Career Education Corp. shares tumbled to their lowest price in more than a decade on Wednesday, on worries that the for-profit vocational school chain might eventually lose accreditation for some of its schools.
THE SPARK: The Accrediting Commission of Career Schools and Colleges voted to direct 10 of the company's schools to show cause as to why their accreditations should not be withdrawn. The move is related to the commissions previous information requests regarding student placement and employment rates.
THE BIG PICTURE: For-profit colleges are under scrutiny across the nation for low graduation rates and enrolling students who are unable to pay their bills. According to the Department of Education, the 10 percent of students nationwide who attend for-profit schools account for nearly half of all student loan defaults.
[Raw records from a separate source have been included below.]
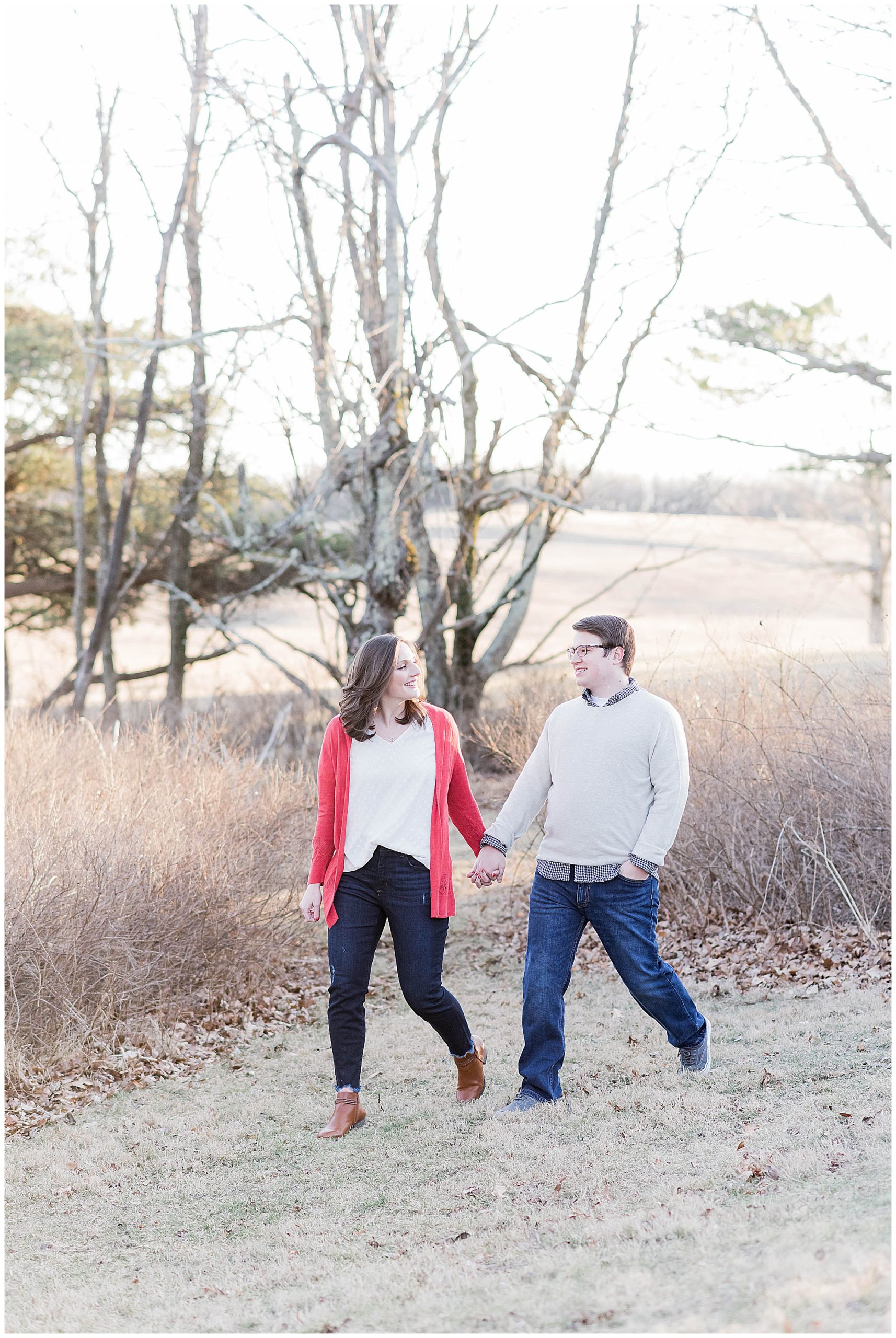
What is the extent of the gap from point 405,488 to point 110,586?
7.38 metres

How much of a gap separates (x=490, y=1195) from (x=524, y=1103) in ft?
2.35

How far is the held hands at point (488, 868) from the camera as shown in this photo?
4652mm

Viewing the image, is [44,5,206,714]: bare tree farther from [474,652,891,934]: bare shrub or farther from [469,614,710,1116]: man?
[469,614,710,1116]: man

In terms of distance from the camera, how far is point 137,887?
659cm

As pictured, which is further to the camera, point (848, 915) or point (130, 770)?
point (130, 770)

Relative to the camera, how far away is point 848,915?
7.61 m

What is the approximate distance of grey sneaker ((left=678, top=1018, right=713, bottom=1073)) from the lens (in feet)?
16.5

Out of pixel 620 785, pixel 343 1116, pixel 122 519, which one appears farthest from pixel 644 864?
pixel 122 519

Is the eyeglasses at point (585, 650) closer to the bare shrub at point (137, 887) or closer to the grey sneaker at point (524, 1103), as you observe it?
the grey sneaker at point (524, 1103)

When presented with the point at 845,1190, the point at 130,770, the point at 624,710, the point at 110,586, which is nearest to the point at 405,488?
the point at 130,770

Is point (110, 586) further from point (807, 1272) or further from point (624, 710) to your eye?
point (807, 1272)

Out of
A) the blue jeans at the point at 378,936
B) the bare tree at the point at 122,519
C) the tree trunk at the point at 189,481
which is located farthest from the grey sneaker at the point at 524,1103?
the bare tree at the point at 122,519

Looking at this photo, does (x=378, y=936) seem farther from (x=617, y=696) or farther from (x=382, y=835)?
(x=617, y=696)

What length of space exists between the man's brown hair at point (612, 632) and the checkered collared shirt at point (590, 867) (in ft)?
0.35
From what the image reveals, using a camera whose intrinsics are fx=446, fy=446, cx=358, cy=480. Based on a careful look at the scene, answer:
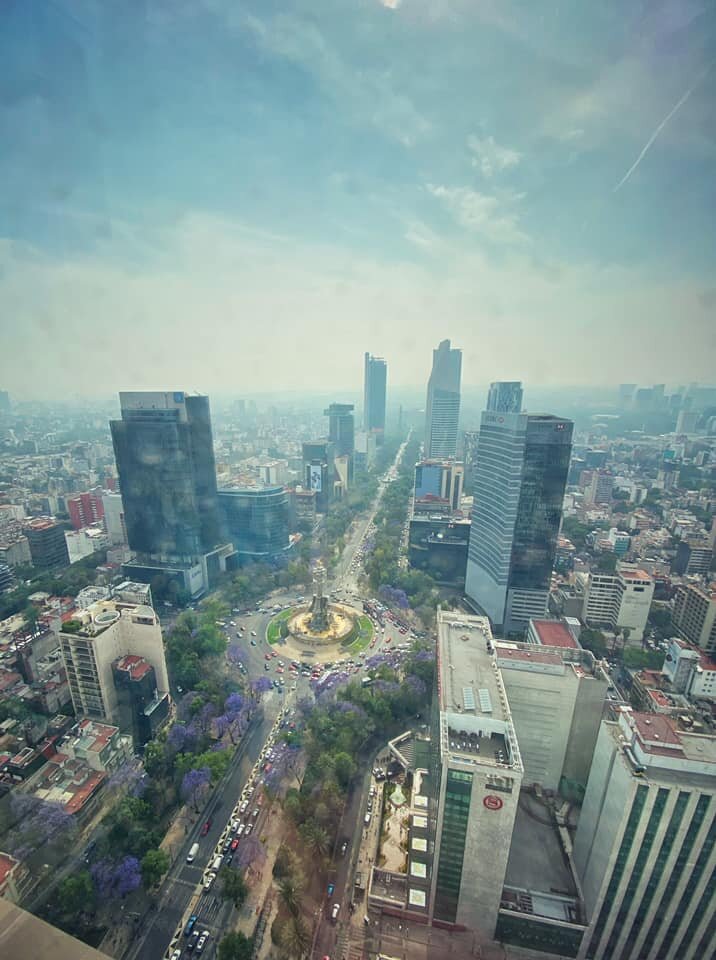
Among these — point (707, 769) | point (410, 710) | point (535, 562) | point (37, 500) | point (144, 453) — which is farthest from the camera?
point (37, 500)

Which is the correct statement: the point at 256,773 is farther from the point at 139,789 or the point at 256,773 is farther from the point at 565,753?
the point at 565,753

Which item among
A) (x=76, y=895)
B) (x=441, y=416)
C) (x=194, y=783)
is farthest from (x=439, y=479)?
(x=76, y=895)

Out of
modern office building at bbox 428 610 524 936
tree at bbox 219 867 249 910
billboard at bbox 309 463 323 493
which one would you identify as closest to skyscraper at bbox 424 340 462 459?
billboard at bbox 309 463 323 493

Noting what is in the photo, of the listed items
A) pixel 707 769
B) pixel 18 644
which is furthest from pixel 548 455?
pixel 18 644

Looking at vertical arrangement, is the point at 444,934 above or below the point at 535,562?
below

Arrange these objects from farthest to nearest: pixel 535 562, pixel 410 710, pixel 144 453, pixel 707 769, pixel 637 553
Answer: pixel 637 553 < pixel 144 453 < pixel 535 562 < pixel 410 710 < pixel 707 769

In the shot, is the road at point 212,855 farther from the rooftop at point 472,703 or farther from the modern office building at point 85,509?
the modern office building at point 85,509

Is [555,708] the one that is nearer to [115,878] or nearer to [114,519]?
[115,878]
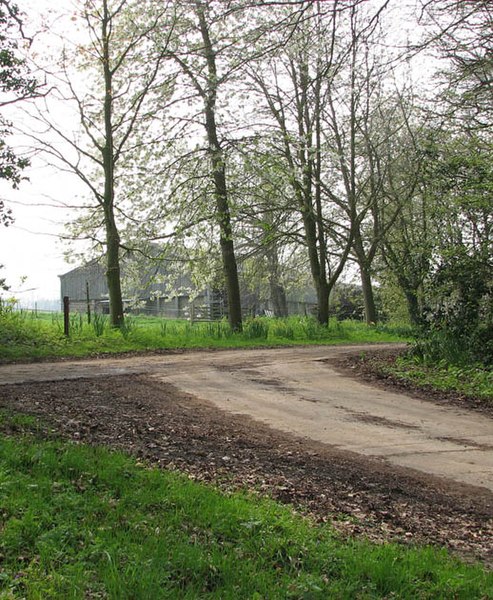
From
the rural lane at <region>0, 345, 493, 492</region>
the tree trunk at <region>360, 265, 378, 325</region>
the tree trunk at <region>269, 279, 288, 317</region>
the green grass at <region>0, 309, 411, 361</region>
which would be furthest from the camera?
the tree trunk at <region>269, 279, 288, 317</region>

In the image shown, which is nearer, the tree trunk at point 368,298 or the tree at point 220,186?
the tree at point 220,186

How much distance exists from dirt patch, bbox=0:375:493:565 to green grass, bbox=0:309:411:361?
20.0ft

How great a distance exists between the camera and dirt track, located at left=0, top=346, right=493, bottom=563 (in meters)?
5.12

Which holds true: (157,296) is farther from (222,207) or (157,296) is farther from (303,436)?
(303,436)

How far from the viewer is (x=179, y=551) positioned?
12.3 ft

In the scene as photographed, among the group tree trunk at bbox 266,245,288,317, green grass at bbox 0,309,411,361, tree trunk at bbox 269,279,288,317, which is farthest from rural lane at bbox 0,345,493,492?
tree trunk at bbox 269,279,288,317

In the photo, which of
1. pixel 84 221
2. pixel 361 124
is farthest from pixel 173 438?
pixel 361 124

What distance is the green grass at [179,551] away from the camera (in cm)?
343

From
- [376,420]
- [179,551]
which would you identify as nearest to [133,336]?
[376,420]

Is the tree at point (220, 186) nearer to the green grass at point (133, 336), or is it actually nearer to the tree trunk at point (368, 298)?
the green grass at point (133, 336)

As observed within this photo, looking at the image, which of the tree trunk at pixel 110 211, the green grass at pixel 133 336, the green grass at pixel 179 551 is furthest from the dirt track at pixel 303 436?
the tree trunk at pixel 110 211

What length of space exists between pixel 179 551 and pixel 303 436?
3.78 m

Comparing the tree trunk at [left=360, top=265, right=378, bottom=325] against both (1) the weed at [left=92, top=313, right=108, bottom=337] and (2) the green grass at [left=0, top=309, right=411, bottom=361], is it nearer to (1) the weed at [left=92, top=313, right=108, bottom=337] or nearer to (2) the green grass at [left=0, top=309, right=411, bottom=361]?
(2) the green grass at [left=0, top=309, right=411, bottom=361]

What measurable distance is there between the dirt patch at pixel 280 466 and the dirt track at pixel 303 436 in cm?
1
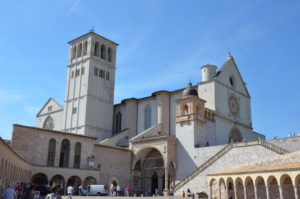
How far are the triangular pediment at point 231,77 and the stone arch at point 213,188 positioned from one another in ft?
48.8

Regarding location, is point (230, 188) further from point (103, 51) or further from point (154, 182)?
point (103, 51)

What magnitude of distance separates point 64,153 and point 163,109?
13.9 metres

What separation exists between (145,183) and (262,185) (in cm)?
1724

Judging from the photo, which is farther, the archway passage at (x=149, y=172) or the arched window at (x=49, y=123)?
the arched window at (x=49, y=123)

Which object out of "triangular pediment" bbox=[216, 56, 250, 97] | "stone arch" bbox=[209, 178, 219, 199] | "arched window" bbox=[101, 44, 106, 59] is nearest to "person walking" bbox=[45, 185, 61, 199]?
"stone arch" bbox=[209, 178, 219, 199]

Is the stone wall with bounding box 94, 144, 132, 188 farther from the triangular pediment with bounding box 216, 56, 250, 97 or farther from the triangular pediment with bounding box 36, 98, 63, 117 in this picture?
the triangular pediment with bounding box 36, 98, 63, 117

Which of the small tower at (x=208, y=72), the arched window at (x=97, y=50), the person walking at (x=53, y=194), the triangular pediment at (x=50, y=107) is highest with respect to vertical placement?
the arched window at (x=97, y=50)

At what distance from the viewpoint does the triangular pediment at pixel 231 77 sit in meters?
40.0

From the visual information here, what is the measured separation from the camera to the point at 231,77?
42.0 meters

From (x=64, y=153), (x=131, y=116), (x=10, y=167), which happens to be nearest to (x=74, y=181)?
(x=64, y=153)

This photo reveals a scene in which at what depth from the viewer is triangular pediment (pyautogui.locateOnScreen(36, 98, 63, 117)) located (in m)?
51.2

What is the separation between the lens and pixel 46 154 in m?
30.9

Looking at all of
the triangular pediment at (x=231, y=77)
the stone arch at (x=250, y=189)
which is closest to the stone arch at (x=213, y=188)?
the stone arch at (x=250, y=189)

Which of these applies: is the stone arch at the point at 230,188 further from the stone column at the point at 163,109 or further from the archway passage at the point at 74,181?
the stone column at the point at 163,109
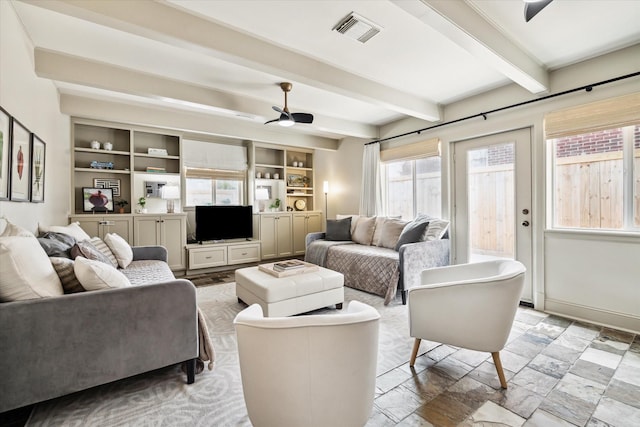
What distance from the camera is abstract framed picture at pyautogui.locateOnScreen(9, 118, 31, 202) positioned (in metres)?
2.02

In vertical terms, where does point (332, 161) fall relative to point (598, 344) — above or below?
above

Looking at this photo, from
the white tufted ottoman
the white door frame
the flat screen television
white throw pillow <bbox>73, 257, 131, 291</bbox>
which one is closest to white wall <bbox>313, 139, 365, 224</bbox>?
the flat screen television

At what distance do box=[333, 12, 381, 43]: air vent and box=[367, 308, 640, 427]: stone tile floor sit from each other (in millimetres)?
2528

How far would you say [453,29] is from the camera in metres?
1.94

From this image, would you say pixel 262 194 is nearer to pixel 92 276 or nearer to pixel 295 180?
pixel 295 180

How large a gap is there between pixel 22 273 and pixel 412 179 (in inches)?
174

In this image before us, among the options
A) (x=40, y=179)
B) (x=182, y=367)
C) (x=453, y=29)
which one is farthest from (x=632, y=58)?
(x=40, y=179)

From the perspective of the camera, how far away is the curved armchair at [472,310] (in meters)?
1.73

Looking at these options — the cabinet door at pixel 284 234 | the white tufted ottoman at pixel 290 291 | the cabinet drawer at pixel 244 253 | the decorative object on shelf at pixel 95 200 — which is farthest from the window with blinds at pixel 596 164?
the decorative object on shelf at pixel 95 200

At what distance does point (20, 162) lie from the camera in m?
2.16

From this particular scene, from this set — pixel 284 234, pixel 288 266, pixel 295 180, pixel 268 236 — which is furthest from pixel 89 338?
pixel 295 180

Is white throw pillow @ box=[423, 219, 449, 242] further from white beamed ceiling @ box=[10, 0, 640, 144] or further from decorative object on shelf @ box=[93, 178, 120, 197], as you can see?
decorative object on shelf @ box=[93, 178, 120, 197]

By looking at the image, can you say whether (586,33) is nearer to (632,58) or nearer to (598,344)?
(632,58)

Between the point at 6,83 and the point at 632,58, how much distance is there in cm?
491
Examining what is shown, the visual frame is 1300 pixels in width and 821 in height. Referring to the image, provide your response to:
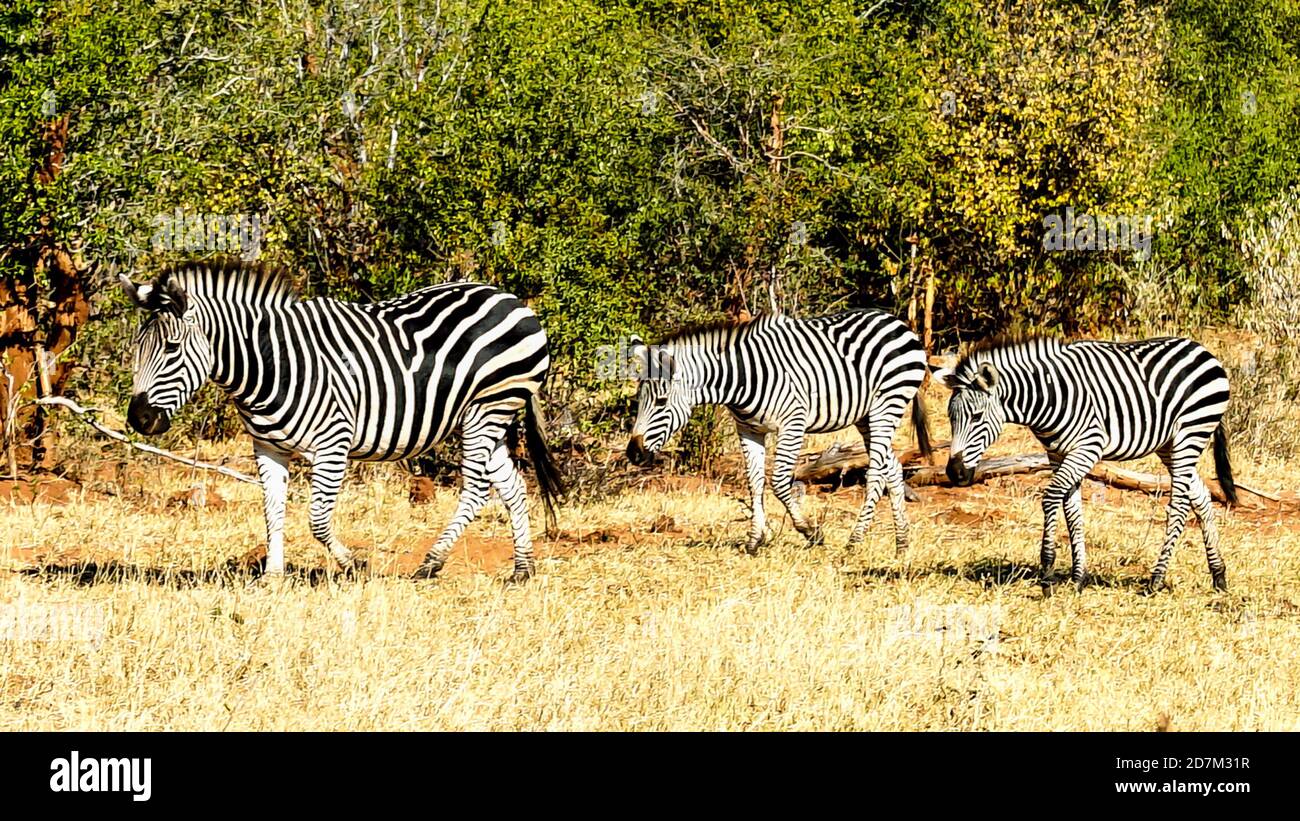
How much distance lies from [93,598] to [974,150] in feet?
56.4

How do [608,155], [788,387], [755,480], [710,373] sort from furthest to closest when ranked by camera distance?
[608,155], [788,387], [755,480], [710,373]

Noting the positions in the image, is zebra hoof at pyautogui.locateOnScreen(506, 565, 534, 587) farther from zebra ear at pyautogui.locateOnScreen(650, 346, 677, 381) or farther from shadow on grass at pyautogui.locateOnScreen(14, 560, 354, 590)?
zebra ear at pyautogui.locateOnScreen(650, 346, 677, 381)

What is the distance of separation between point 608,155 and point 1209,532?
7.71 m

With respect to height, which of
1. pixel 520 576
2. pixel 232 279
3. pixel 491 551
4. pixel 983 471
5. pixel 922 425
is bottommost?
pixel 520 576

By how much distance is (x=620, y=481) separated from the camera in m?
16.7

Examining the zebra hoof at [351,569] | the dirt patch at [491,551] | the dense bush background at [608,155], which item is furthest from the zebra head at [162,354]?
the dense bush background at [608,155]

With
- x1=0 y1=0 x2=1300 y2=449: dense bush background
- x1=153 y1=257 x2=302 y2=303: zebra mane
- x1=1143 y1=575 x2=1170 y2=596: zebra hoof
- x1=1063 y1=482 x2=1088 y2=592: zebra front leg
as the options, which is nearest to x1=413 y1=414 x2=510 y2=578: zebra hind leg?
x1=153 y1=257 x2=302 y2=303: zebra mane

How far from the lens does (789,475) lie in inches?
538

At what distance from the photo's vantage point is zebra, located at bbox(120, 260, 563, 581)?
10.3 m

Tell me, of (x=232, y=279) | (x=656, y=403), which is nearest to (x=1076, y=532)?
(x=656, y=403)

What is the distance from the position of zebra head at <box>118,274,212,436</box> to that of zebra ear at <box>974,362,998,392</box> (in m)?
5.59

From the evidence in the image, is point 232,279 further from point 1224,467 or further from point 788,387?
point 1224,467
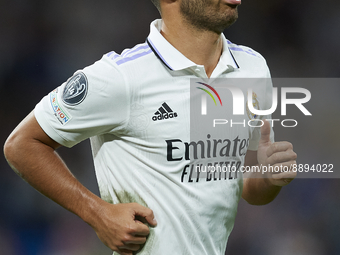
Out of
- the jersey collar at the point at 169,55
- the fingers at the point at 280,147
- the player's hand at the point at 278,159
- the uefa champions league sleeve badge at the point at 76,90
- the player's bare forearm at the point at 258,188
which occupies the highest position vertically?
the jersey collar at the point at 169,55

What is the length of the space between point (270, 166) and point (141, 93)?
1.71ft

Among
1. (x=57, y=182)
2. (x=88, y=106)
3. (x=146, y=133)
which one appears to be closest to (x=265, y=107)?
(x=146, y=133)

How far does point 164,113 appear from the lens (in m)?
1.22

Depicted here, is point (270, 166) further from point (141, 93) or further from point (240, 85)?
point (141, 93)

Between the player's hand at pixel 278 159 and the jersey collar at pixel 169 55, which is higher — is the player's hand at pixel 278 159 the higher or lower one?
the lower one

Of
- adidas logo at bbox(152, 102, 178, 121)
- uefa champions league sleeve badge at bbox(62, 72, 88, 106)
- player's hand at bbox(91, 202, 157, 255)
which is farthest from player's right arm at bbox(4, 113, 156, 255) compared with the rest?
adidas logo at bbox(152, 102, 178, 121)

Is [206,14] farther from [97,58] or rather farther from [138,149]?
[97,58]

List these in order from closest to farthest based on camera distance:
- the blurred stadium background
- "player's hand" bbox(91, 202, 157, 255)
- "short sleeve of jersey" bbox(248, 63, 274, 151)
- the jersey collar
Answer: "player's hand" bbox(91, 202, 157, 255) < the jersey collar < "short sleeve of jersey" bbox(248, 63, 274, 151) < the blurred stadium background

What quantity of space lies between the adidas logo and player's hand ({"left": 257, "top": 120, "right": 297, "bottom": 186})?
36 cm

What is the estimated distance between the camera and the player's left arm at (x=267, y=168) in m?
1.28

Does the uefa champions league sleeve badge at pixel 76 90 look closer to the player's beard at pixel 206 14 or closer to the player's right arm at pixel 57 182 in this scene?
the player's right arm at pixel 57 182

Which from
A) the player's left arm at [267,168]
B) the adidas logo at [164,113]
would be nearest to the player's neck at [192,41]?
the adidas logo at [164,113]

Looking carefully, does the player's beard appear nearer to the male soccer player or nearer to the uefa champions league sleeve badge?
the male soccer player

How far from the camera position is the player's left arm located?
128 centimetres
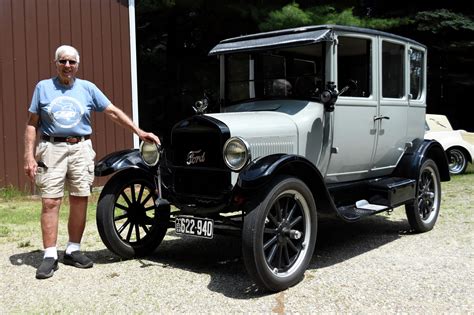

BMO Capital Markets analyst Jeffrey Silber said that nine of the schools in question are also accredited by the Accrediting Council of Independent Colleges and Schools.
Late last year that accreditor issued a similar notice for 71 Career Education locations after an investigation by the New York Attorney General showed that the company may have misreported placement and employment data at its health education and art and design schools.
That notice was lifted last month, though 60 of the schools remain under increased oversight by the council, Silber said.
Career Education said it has taken steps in recent months to improve the way it tracks student placement rates, including conducting an independent investigation, setting new guidelines for the way it reports placements to accreditors and hiring 75 more people to help students find jobs.
THE ANALYSIS: Silber said the commission's vote doesn't mean the schools will lose their accreditation. But by Sept.7 the company must provide the commission with outside data for each accredited program, other placement-related analysis and updates on the status of its accreditation with the council.
He backed his "Market Perform" rating and $7 price target for the company, but predicted that its stock would drop on the news.
THE SHARES: Down 50 cents, or 8.1 percent, to $5.71 in afternoon trading, dropping below its previous 52-week low of $5.88. It was the company's lowest share price in about 12 years.